The second version is better than the first because it does no backtracking.

If you do a lot of this, it's like when a regular expression is compiled before it's run, creating a graph (finite state automaton) and simplifying it as much as possible and eliminating a whole load of inefficient backtracking.

Answer 2

It's not possible. Look at the inside of your newtype:

getParser :: [s] -> m ([s], a)

Presumably, you want to pass [s] to the input of y in x <*> y. This is exactly the difference between Monad m and Applicative m:

• In Monad you can use the output of one computation as the input to another.
• In Applicative, you cannot.

It's possible if you do a funny trick:

Parser x <*> Parser y = Parser $
    \s -> (\(_, xv) (s', yv) -> (s', xv yv)) <$> x s <*> y s

However, this is almost certainly not the definition that you want, since it parses x and y in parallel.

Fixes

1. Your ParserT can be Applicative quite easily:

   newtype ParserT m s a = ParserT { runParser :: [s] -> m ([s], a) }
   -- or, equvalently
   newtype ParserT m s a = ParserT (StateT [s] m a)
   
   instance Monad m => Applicative (ParserT m s) where
       ...
   

   Note that ParserT m s is not an instance of Monad as long as you don't define the Monad instance.

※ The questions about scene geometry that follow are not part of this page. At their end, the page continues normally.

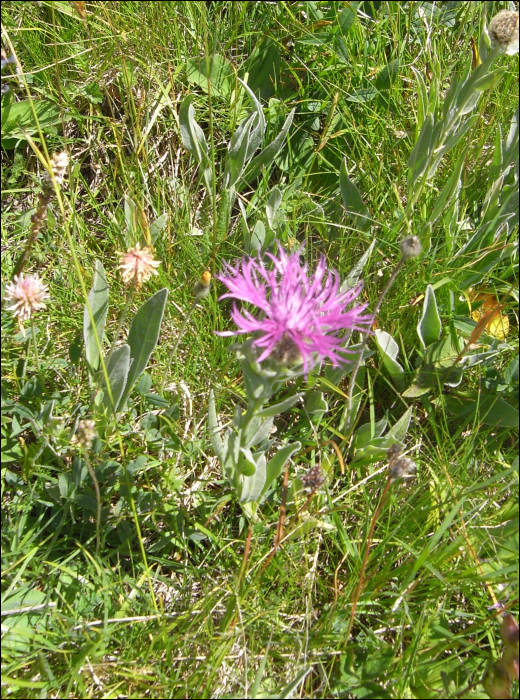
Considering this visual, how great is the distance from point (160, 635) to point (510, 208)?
1910mm

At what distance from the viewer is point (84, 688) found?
1.76 m

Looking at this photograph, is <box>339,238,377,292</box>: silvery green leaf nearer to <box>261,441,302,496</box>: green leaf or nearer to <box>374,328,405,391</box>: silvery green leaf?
<box>374,328,405,391</box>: silvery green leaf

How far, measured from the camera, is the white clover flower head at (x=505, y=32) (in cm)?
220

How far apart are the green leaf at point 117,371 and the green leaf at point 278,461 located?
0.49 metres

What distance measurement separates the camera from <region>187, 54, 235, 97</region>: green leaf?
9.07 ft

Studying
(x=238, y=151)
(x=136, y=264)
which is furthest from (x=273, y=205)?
(x=136, y=264)

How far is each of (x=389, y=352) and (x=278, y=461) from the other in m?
0.61

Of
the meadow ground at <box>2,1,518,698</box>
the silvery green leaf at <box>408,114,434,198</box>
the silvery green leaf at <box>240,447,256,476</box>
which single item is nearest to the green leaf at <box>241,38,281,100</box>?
the meadow ground at <box>2,1,518,698</box>

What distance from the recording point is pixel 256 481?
199 centimetres

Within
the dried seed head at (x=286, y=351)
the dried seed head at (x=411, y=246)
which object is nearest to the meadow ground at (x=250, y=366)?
the dried seed head at (x=286, y=351)

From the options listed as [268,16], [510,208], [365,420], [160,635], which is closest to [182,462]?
[160,635]

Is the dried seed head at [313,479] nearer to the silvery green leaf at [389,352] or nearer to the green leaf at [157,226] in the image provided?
the silvery green leaf at [389,352]

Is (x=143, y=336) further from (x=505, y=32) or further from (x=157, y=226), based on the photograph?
(x=505, y=32)

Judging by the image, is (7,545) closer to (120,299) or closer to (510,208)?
(120,299)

2. You can move the leftover characters outside the parser:

   newtype ParserT m s a = ParserT { runParser :: [s] -> ([s], m a) }
   
   instance Applicative m => Applicative (ParserT m s) where
       ParserT x <*> ParserT y = ParserT $ \s ->
           let (s', x') = x s
               (s'', y') = y s'
           in x' <*> y'
       ...